---- Texte fourni

Pour vous, il y a, donc, deux poids, deux mesures ?
- Exactement ! On ne peut pas mettre sur le même plan les trois produits : AOP, fermier et industriel. Ce n’est pas possible ! Il y a trop de différences ! C’est une imposture pour le consommateur ! En AOP, le travail est fait, le produit est de qualité, la traçabilité est complète, les contrôles sont stricts en interne comme en externe. En interne, on fait une dégustation avec des techniciens et des éleveurs pour valider si le produit est conforme ou pas. S’il est conforme, il part sur le continent chez Certipaq pour subir toutes les autres analyses organoleptiques qui sont complexes. Il n’y a rien de tout ça pour les autres produits ! En plus, l’AOP, c’est toute une économie ! Les enjeux sont importants. L’élevage de race nustrale donne l’opportunité aux producteurs de vivre dans l’intérieur de la Corse, d’élever leur famille, de faire vivre les commerces alentour, de développer un territoire, de garder des savoir-faire…

- Quels sont les enjeux pour la filière porcine ?
- Les enjeux sont, d’abord, économiques. Le label AOP coûte cher aux producteurs et aux éleveurs, il coûte cher, à la fois, en termes d’argent et de travail. La production a une saisonnalité très stricte. L’IGP peut permettre aux producteurs AOP ou aux producteurs fermiers d’étendre leurs transformations sur une durée plus longue. Au lieu de commencer en décembre comme ils le font généralement, ils pourraient, s’ils s’équipent correctement, commencer en octobre et finir fin avril. Cela permettrait de développer un outil économique pour la filière porcine. Donner une IGP à des produits industriels, c’est développer la filière agroalimentaire et mettre de côté tous ceux qui travaillent dans la filière agricole et dans le rural. Tous ces gens, que vont-ils devenir ?

- Craignez-vous que cette IGP remette en cause la filière agricole ?

--------
---- Données enregistrées

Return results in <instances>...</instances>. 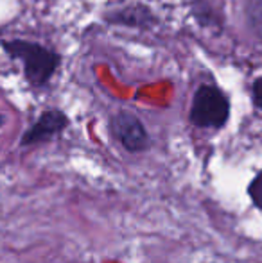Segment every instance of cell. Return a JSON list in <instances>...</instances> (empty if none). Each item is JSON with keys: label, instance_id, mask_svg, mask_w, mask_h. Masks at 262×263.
<instances>
[{"label": "cell", "instance_id": "1", "mask_svg": "<svg viewBox=\"0 0 262 263\" xmlns=\"http://www.w3.org/2000/svg\"><path fill=\"white\" fill-rule=\"evenodd\" d=\"M2 47L9 58L22 63L25 79L34 88L45 86L61 65V55L42 43L16 38L2 42Z\"/></svg>", "mask_w": 262, "mask_h": 263}, {"label": "cell", "instance_id": "2", "mask_svg": "<svg viewBox=\"0 0 262 263\" xmlns=\"http://www.w3.org/2000/svg\"><path fill=\"white\" fill-rule=\"evenodd\" d=\"M230 117V101L221 88L201 84L196 90L190 106V122L196 127L219 129Z\"/></svg>", "mask_w": 262, "mask_h": 263}, {"label": "cell", "instance_id": "3", "mask_svg": "<svg viewBox=\"0 0 262 263\" xmlns=\"http://www.w3.org/2000/svg\"><path fill=\"white\" fill-rule=\"evenodd\" d=\"M112 131L115 138L131 153H140L149 145V136L142 122L130 111H119L112 118Z\"/></svg>", "mask_w": 262, "mask_h": 263}, {"label": "cell", "instance_id": "4", "mask_svg": "<svg viewBox=\"0 0 262 263\" xmlns=\"http://www.w3.org/2000/svg\"><path fill=\"white\" fill-rule=\"evenodd\" d=\"M68 125V118L63 111L60 109H47L40 115V118L25 131V135L22 136V145H36L50 140L53 136L60 135L61 131Z\"/></svg>", "mask_w": 262, "mask_h": 263}, {"label": "cell", "instance_id": "5", "mask_svg": "<svg viewBox=\"0 0 262 263\" xmlns=\"http://www.w3.org/2000/svg\"><path fill=\"white\" fill-rule=\"evenodd\" d=\"M106 20L112 22V24H117V25H124V27L149 29V27H153L156 18H154V14L151 13L149 7L133 4V6L117 9L113 14H108Z\"/></svg>", "mask_w": 262, "mask_h": 263}, {"label": "cell", "instance_id": "6", "mask_svg": "<svg viewBox=\"0 0 262 263\" xmlns=\"http://www.w3.org/2000/svg\"><path fill=\"white\" fill-rule=\"evenodd\" d=\"M193 14L198 18L199 24L205 25V27H216V25H221V22L217 20L216 11H214V7L210 6L206 0H194Z\"/></svg>", "mask_w": 262, "mask_h": 263}, {"label": "cell", "instance_id": "7", "mask_svg": "<svg viewBox=\"0 0 262 263\" xmlns=\"http://www.w3.org/2000/svg\"><path fill=\"white\" fill-rule=\"evenodd\" d=\"M248 194H250V197H252L253 204L262 210V172L257 174V177L252 181Z\"/></svg>", "mask_w": 262, "mask_h": 263}, {"label": "cell", "instance_id": "8", "mask_svg": "<svg viewBox=\"0 0 262 263\" xmlns=\"http://www.w3.org/2000/svg\"><path fill=\"white\" fill-rule=\"evenodd\" d=\"M252 93H253V102H255L259 109H262V76L253 81Z\"/></svg>", "mask_w": 262, "mask_h": 263}, {"label": "cell", "instance_id": "9", "mask_svg": "<svg viewBox=\"0 0 262 263\" xmlns=\"http://www.w3.org/2000/svg\"><path fill=\"white\" fill-rule=\"evenodd\" d=\"M2 124H4V117L0 115V125H2Z\"/></svg>", "mask_w": 262, "mask_h": 263}]
</instances>
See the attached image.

--------

Répondez brièvement à ces questions sur l'entretien.
(a) Chez qui un produit AOP jugé conforme part-il pour les autres analyses organoleptiques ?
(b) En quel mois les producteurs commencent-ils généralement leurs transformations ?
(c) Jusqu'à quand pourraient-ils les poursuivre s'ils s'équipaient correctement ?
Le matériel placé après l'entretien n'a aucun lien avec celui-ci.

> [Réponse attendue]
(a) Chez Certipaq, sur le continent.
(b) En décembre.
(c) Jusqu'à fin avril.